[Given instruction]: Count the lines in the entries below that contain the string "closer", matching case exactly, and reply with the number alone.

[Material provided]:
-- start --
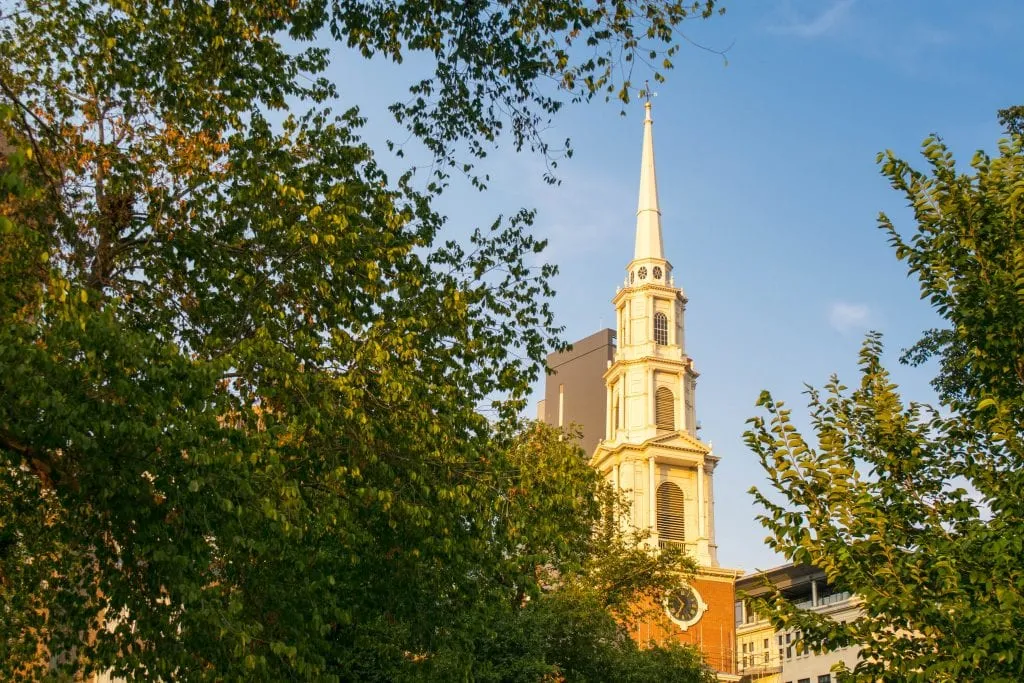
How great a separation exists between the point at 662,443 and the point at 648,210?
64.7ft

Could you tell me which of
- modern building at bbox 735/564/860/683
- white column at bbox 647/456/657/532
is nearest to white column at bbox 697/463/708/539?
white column at bbox 647/456/657/532

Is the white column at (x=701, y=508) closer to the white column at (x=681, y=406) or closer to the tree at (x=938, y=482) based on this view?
the white column at (x=681, y=406)

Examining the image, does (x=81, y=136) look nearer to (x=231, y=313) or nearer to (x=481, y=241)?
(x=231, y=313)

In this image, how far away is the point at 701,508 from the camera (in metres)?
78.9

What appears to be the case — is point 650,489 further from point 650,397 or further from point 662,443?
point 650,397

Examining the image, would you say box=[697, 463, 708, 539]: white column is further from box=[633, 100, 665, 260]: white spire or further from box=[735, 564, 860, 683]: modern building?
box=[633, 100, 665, 260]: white spire

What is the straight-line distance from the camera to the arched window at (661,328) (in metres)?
83.6

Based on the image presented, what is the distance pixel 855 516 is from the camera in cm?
1494

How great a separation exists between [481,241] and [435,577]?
249 inches

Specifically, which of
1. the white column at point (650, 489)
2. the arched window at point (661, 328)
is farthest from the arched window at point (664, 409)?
the arched window at point (661, 328)

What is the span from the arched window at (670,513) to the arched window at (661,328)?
1056 cm

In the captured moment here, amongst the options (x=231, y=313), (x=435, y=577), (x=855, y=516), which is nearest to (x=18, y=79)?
(x=231, y=313)

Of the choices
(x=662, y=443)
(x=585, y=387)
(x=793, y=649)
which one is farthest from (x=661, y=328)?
(x=585, y=387)

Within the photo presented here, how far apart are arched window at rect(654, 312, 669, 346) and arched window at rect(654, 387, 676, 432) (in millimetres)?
3668
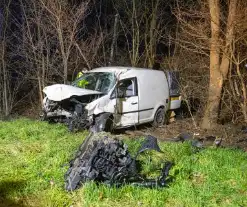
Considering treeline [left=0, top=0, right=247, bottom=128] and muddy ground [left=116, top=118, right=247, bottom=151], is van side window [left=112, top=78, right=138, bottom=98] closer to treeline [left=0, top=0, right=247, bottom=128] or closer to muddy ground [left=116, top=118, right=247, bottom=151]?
muddy ground [left=116, top=118, right=247, bottom=151]

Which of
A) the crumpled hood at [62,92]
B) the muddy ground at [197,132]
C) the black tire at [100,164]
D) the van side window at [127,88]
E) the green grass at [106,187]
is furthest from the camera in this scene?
the van side window at [127,88]

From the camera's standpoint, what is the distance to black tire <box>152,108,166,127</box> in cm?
965

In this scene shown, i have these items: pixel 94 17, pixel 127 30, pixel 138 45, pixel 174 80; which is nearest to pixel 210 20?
pixel 174 80

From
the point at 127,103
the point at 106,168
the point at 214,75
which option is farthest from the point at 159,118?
the point at 106,168

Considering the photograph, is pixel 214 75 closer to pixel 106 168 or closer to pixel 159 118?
pixel 159 118

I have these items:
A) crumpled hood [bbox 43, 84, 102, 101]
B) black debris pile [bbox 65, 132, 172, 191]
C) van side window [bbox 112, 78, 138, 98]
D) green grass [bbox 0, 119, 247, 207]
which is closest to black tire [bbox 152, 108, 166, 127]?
van side window [bbox 112, 78, 138, 98]

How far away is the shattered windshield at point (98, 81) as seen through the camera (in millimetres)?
8023

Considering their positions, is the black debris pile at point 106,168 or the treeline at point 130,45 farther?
the treeline at point 130,45

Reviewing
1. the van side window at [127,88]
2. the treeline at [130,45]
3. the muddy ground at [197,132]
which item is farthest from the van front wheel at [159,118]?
the van side window at [127,88]

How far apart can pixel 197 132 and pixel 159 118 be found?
1.49 meters

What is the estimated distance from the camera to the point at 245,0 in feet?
26.6

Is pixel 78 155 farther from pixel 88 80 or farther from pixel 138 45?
pixel 138 45

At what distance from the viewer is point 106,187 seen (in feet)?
13.0

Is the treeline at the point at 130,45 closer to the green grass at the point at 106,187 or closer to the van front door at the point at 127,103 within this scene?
the van front door at the point at 127,103
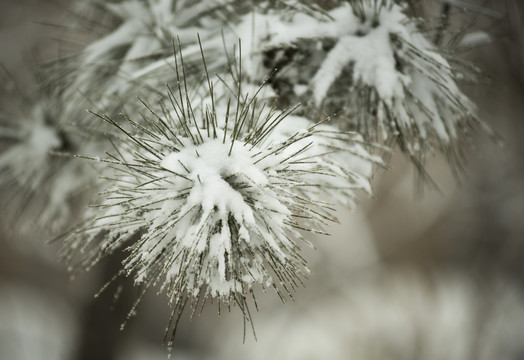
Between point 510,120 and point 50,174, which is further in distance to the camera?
point 510,120

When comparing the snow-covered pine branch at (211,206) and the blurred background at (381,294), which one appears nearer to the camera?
the snow-covered pine branch at (211,206)

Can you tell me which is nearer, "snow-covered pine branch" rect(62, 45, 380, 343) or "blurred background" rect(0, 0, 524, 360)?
"snow-covered pine branch" rect(62, 45, 380, 343)

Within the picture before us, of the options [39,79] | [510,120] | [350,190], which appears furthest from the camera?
[510,120]

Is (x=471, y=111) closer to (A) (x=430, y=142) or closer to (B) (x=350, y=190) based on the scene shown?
(A) (x=430, y=142)

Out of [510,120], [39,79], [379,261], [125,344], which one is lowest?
[125,344]

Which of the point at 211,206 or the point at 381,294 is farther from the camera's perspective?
the point at 381,294

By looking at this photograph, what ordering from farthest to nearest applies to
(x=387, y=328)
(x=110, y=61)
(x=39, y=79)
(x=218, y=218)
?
(x=387, y=328) < (x=39, y=79) < (x=110, y=61) < (x=218, y=218)

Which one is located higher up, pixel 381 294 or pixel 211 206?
pixel 381 294

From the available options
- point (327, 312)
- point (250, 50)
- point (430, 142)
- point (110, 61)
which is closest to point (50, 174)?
point (110, 61)
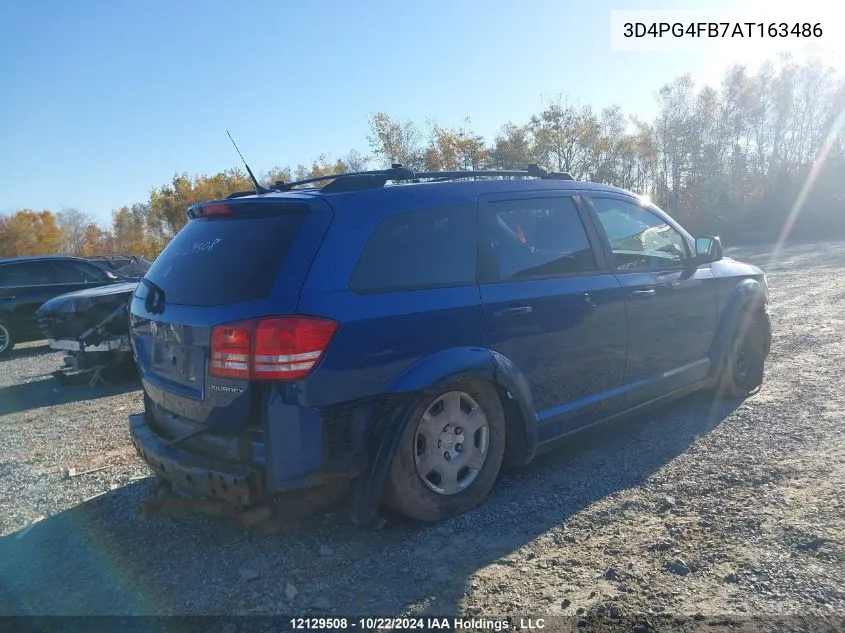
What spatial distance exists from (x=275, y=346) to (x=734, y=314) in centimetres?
425

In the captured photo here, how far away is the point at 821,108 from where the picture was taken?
2100 inches

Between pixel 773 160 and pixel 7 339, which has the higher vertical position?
pixel 773 160

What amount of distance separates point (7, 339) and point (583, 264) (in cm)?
1138

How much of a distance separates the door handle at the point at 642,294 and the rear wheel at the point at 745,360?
52.7 inches

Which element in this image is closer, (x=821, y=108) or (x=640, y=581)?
(x=640, y=581)

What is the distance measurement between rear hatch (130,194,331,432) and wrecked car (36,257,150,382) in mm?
4654

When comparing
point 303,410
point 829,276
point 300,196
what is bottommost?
point 829,276

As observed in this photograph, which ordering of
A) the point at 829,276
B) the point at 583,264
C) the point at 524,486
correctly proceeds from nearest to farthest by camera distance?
the point at 524,486 < the point at 583,264 < the point at 829,276

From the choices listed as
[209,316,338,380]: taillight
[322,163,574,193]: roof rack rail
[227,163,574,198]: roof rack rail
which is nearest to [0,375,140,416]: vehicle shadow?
[227,163,574,198]: roof rack rail

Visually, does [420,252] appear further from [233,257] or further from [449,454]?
[449,454]

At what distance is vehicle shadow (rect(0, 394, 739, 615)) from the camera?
3035mm

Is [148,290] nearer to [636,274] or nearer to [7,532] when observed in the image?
[7,532]

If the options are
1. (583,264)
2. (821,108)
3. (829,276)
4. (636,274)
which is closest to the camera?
(583,264)

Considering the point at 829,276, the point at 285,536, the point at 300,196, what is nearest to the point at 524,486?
the point at 285,536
-- end --
[Problem solution]: 6